• [Pedido]: Reescreva o trecho da crítica ao romance O Bailarino que começa em "Assim discorre O" e termina em "uma paixão sublime...", trocando "regime soviético" por "governo soviético".

Já andava para me estrear com Colum McCann há uns tempos, mas, por qualquer razão, Apeirogon é um daqueles livros que não me está a inspirar lá muita vontade (precisamente por tanta gente gostar dele é que receio pegar-lhe). Por isso, a solução foi começar por este O Bailarino. Como sempre, quando lhe peguei nem sequer tinha lido o nome de Nureyev na contracapa - essa zona está completamente interdita antes de iniciar uma leitura -, mas isso, mais uma vez, revelou ser boa ideia já que me permitiu apreciar o romance para lá do protagonista (cuja imagem me ficou gravada a ferro e fogo na memória quando estudei L'après-midi d'un faune - pesquisem e agradeçam-me depois). Algo curiosa é a minha abordagem a uma figura que sempre me inspirou igual dose de atração e receio, levando a que me afastasse da sua biografia um pouco de forma propositada, um pouco sem querer. Mas isso não foi nenhum handicap para esta leitura porque ela não se pretende uma biografia e sim um romance. Um romance com teor biográfico, mas um romance que pretende explorar mais além, recuperando, através de fragmentos, uma vida maior do que a vida, uma personagem lendária, um homem escondido pela capa de uma estrela.
Assim discorre O bailarino, recriando para o leitor ambientes de vários matizes que vão desde a guerra, à infância em Ufa onde Nureyev (Rudik) cresce sob a pesada mão do pai e o rigor do regime soviético, à descoberta de uma paixão sublime...

• [Entradas de dados]:
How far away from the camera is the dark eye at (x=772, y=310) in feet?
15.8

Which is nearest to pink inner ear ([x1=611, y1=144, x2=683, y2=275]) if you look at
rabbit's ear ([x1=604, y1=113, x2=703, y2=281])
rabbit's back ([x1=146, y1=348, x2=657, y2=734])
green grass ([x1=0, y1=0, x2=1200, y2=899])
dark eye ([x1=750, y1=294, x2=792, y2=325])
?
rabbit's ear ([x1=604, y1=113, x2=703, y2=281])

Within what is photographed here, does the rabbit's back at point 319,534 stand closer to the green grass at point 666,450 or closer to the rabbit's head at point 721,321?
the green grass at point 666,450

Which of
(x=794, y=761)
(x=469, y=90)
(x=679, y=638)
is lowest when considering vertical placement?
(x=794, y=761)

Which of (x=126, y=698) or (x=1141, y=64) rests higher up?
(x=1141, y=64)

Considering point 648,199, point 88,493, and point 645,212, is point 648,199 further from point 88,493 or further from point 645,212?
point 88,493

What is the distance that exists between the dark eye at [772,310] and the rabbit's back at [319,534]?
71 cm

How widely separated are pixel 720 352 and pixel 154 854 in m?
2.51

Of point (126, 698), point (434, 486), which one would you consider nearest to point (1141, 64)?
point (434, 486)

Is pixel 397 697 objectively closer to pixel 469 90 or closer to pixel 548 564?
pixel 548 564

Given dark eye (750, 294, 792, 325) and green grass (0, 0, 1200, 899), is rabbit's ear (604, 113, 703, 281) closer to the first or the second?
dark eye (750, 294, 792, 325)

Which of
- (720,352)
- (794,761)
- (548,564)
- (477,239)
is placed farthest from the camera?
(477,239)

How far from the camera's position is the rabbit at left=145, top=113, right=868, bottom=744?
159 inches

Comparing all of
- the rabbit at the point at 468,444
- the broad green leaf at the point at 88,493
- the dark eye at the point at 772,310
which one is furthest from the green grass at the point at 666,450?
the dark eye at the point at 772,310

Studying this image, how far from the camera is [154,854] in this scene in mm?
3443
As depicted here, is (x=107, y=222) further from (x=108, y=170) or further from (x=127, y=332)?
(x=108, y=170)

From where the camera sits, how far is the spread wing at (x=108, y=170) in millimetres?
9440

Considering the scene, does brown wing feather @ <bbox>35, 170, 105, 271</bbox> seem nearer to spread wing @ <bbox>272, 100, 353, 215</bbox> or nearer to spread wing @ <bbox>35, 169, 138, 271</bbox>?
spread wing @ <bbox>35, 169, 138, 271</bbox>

• [Resposta escrita]:
Assim discorre O bailarino, recriando para o leitor ambientes de vários matizes que vão desde a guerra, à infância em Ufa onde Nureyev (Rudik) cresce sob a pesada mão do pai e o rigor do governo soviético, à descoberta de uma paixão sublime...